D.h. dein System beschäftigt sich damit auf die Festplatte zu warten.

Schnellere Festplatte und/oder Technologie einsetzen (SAS statt PATA oder einen Controller mit Cache etc.) sofern nicht irgendwelche wildgewordenen Applikationen 'sinnlos' auf den Platten herumschreiben und man dort mit einer Optimierung ansetzen kann.

----------

## pieter_parker

verwende nur sata festplatten

kann das an luks liegen ? hab von einer verschluesselten festplatte auf eine nicht verschluesselte und auch mal andersrum und auch mal von 2 verschluesselten hin und her kopiert

hab 8 gig ram im computer. wenn ich den computer rebooten musste sehe ich das wenn ich kopiere er den ram immer richtig mit nutzt zum cachen, ist der ram-"cache" nicht ausreichend genug ?

sas ist mir zuteuer und ich benutze den onboard intel ich9 sata kontroler

gibt es an der softwareseite etwas das ich verbessern koennte ?

western digital wirbt bei ihrer "black" festplattenserie damit das diese 2 prozessoren haben, ist von auszugehen das bei einer festplatte mit 2 porzessoren die iowait werte deutlich niedriger waeren ?

----------

## pieter_parker

oder koennte das an einer fehlden sata ncq unterstuetzung im linux liegen ?

----------

## moe

Was wurde denn in dem Zeitraum wo die iowait-Ausschläge so hoch waren gemacht? Generell muss es ja kein Problem sein, heftiges Lesen/Schreiben gibt halt hohen iowait. Hast du mal mit hdparm -tT oder bonnie++ die Plattengeschwindigkeit getestet?

Edith: Hab gerade erst gelesen, dass du da Dateien hin- und herkopiert hast. Ich behaupte mal, dass das IOWAIT dann normal ist, schliesslich ist die Lese-/Schreibgeschwindigkeit begrenzt, also muss der Prozess warten. Die (hohe) Ram-Nutzung dürfte durch LUKS entstehen, die Daten werden ja im Ram entschlüsselt.

Ob 2 Prozessoren bei ner Platte da helfen weiß ich nicht, vermutlich nicht viel, da die größte Bremse hier LUKS sein dürfte.
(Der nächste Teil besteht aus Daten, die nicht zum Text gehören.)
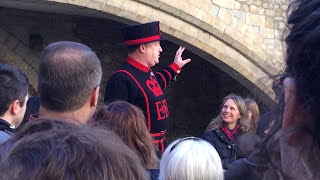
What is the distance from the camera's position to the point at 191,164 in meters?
1.91

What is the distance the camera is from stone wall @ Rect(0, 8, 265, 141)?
23.9 feet

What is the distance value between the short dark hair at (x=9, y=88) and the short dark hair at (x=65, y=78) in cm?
76

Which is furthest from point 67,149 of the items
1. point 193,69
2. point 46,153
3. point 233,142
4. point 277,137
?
point 193,69

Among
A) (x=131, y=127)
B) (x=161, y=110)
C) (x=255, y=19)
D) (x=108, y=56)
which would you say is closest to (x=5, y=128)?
(x=131, y=127)

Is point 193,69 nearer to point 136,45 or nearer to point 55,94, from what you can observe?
point 136,45

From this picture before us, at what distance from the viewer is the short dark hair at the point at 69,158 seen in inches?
34.5

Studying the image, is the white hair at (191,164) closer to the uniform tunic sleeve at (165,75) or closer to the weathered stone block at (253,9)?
the uniform tunic sleeve at (165,75)

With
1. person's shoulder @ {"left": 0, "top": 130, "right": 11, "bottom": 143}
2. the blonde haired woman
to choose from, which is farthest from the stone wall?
person's shoulder @ {"left": 0, "top": 130, "right": 11, "bottom": 143}

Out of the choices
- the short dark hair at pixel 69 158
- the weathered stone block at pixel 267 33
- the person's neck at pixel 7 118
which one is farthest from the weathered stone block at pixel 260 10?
the short dark hair at pixel 69 158

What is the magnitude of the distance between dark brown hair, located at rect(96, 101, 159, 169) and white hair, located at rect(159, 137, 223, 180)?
360 millimetres

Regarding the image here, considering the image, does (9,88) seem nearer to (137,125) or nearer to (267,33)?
(137,125)

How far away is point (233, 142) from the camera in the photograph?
13.3ft

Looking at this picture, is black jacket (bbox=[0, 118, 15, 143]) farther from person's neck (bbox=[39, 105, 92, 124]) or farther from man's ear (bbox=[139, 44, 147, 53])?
man's ear (bbox=[139, 44, 147, 53])

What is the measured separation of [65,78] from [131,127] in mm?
644
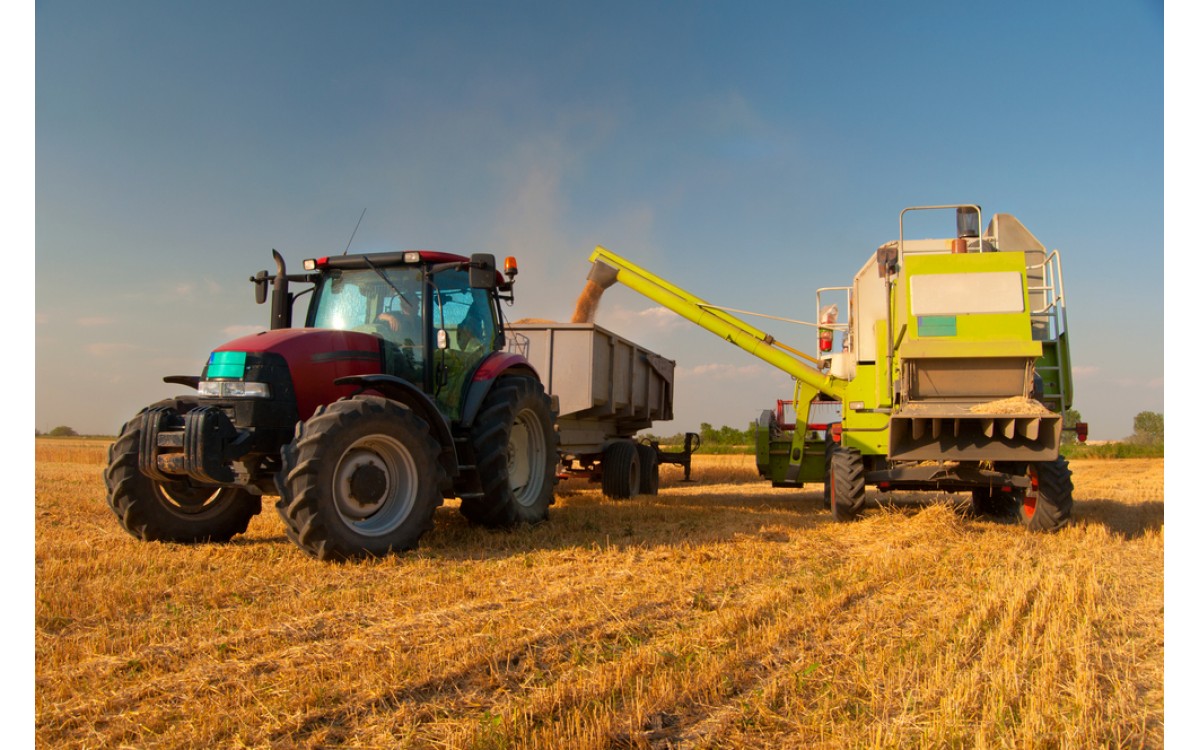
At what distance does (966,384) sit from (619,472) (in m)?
5.15

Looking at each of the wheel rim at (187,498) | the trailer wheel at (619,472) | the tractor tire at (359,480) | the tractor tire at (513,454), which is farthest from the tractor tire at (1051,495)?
the wheel rim at (187,498)

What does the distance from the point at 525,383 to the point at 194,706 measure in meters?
4.67

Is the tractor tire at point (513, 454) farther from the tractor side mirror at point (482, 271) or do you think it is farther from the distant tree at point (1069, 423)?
the distant tree at point (1069, 423)

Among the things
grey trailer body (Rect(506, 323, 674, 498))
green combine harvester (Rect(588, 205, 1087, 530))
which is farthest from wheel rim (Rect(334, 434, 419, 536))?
green combine harvester (Rect(588, 205, 1087, 530))

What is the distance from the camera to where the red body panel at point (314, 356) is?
225 inches

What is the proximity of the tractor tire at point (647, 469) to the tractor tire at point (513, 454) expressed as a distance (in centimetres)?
486

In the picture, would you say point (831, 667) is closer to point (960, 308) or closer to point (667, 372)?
point (960, 308)

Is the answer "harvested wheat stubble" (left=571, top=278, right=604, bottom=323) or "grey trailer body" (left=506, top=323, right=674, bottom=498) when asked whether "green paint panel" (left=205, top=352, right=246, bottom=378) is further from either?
"harvested wheat stubble" (left=571, top=278, right=604, bottom=323)

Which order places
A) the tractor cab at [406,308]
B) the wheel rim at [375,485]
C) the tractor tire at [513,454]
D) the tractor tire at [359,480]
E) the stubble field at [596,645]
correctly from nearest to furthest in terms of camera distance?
the stubble field at [596,645]
the tractor tire at [359,480]
the wheel rim at [375,485]
the tractor cab at [406,308]
the tractor tire at [513,454]

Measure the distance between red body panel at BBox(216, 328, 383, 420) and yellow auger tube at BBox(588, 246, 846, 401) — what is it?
5.66 meters

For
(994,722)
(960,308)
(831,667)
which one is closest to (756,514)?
(960,308)

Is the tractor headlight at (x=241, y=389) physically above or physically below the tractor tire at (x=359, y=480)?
above

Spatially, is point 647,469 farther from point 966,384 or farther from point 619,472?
point 966,384

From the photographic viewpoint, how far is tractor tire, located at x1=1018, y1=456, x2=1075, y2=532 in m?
7.59
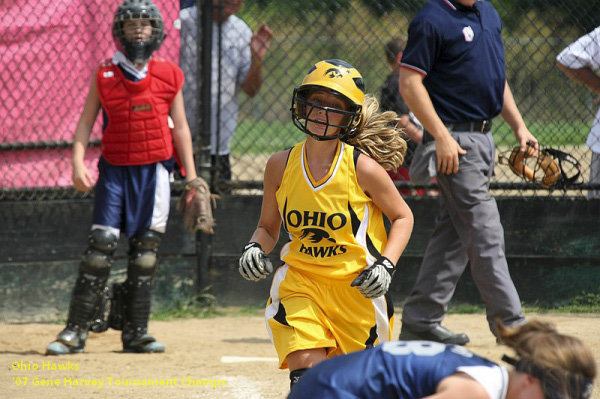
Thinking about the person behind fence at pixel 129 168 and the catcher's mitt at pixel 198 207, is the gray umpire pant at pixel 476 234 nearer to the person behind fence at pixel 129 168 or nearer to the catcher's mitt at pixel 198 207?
the catcher's mitt at pixel 198 207

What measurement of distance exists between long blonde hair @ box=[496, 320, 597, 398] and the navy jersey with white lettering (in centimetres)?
9

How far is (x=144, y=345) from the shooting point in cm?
550

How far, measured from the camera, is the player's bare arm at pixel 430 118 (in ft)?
16.1

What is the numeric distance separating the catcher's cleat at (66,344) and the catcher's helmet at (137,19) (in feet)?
5.45

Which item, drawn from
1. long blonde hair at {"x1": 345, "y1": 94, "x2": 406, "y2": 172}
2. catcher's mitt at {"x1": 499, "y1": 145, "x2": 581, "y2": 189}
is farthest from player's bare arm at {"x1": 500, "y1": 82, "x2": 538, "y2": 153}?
long blonde hair at {"x1": 345, "y1": 94, "x2": 406, "y2": 172}

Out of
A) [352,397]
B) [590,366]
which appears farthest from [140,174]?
[590,366]

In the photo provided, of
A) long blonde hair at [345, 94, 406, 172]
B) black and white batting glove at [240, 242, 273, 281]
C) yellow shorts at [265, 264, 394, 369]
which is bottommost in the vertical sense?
yellow shorts at [265, 264, 394, 369]

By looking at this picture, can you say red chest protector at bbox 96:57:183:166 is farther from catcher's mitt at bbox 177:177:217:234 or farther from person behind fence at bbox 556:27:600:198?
person behind fence at bbox 556:27:600:198

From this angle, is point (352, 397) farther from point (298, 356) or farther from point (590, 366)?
point (298, 356)

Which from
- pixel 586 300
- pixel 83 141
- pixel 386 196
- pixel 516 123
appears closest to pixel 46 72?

Wieviel MB/s werden denn bei so einer Kopieraktion erreicht? Wenn der Wert in Ordnung ist, würd ich mir da weiter keine Sorgen machen.

----------

## pieter_parker

genau getestet hab ich die geschwindigkeit noch nicht

es sind alles moderne platten, also ueber 60 und unter 100mb/s machen die

beim kopieren (im mc) erreiche ich transferraten von 60 bis 70mb/s, von und auf luks

----------

## pieter_parker

waeren die iowait werte niedriger wenn ich anstat ddr2-800 arbeitsspeicher ddr3 arbeitsspeicher verwenden wuerde ?

kann das vielleicht an fehlender sata ncq unterstuetzung liegen ?

wo kann ich nachsehen ob im kernel ncq an ist ? und ob es auch genutzt wird ?

(ueber / und dann NCQ hab ich nix gefunden in der kernel config)

----------

## Josef.95

 *pieter_parker wrote:*   

> wo kann ich nachsehen ob im kernel ncq an ist ? und ob es auch genutzt wird ?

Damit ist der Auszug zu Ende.